Stated problem A: Translate this sentence from the pull request guidelines into Spanish: "GitHub usually automatically inserts title and description as commit messages."
Stated problem B: Proceed with the pull request guidelines, picking up right after their final sentence.

┌─ Selection

We merge PR only if all required CI checks passed and after approval of repository maintainers. If commit messages are not well-formatted or PR consists of many (greater than 3) commits, then we merge using squash merge, where commit messages consists of two parts:

<PR title> (#<PR number>)

<PR description>
[PR: <PR number>]

GitHub usually automatically inserts title and description as commit messages.

If PR consists of small amount of well-formatted commits (commit messages follows all the rules of PR best practices), then PR could be merged with merge commit.

Review

It's recommended to request review from @endeavourmining/maintainers if possible. When the reviewers starts the review it should assign the PR to themselves, when the review is completed and some changes are requested, then it should be assigned back to the author. On approve: if reviewer and repository maintainer are two different persons, then the PR should be assigned to maintainer, and maintainer can merge it or ask for more comments.

The workflow:

<required> (optional)
        PR created |   Review   | Request changes | Fixed changes | Approves changes | Merge |
assignee: <none>  -> <reviewer> ->    (author)    ->  (reviewer)  ->   <maintainer>  -> <none>

When addressing review changes, two possible strategies could be used:

  • git commit --ammend + git push -f - in case of changes are minor or obvious, both sides agree
  • new commit - in case if author wants to describe review changes and keep it for history, e.g. if author doesn't agree with reviewer or maintainer, he|she may want to point that this changes was asked by a reviewer. This commit is not going to the master branch, but it will be linked into PR history.

└─
┌─ Stored data

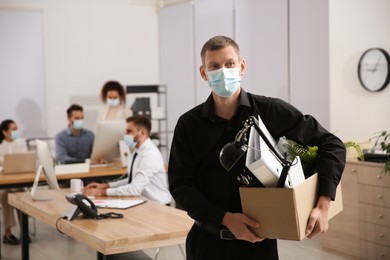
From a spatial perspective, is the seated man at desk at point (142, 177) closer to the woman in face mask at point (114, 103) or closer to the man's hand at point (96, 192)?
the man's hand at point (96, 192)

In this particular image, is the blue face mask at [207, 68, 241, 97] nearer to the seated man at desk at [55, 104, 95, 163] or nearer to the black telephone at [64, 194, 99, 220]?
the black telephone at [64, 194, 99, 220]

└─

Expected output A: GitHub normalmente inserta de forma automática el título y la descripción como mensajes de commit.

Expected output B:
Commit style

We use https://www.conventionalcommits.org/en/v1.0.0/ for commit messages, it is:

<type>[optional scope]: <description>

[optional body]

[optional footer(s)]

Commit styles are similar to PR, PR could be created from commit message: first line goes to the title, other lines to description:

type(some-context): short title

Description of the commit goes
to PR description. It could be multiline `and` include
*markdown* formatting.

Close: #234
Ref: #123

Repository maintaining

Each repository in Endeavour Mining has one responsible maintainer person. Maintainer responsibilities are:

  1. Discuss requirements with customers and open-source users via internal and public channels. Discuss deadlines for important changes, and provide releases for milestones.
  2. Track all bugs and features via ticket system. Track important changes via pull-requests.
  3. Maintain the quality of all contributions in repository, as discussed in this document previously; including code, commits, tickets, PRs, wikis.
  4. Keep CI/CD working in repository. Require build, test runs, minimum test-coverage on PR merge via branch-protection rules. Automate releases.
  5. Track all changes for release, provide changelogs, release tags and descriptions. Obey semver convention, update version components properly.
  6. Keep dependencies up to date.
  7. Perform review process for pull requests.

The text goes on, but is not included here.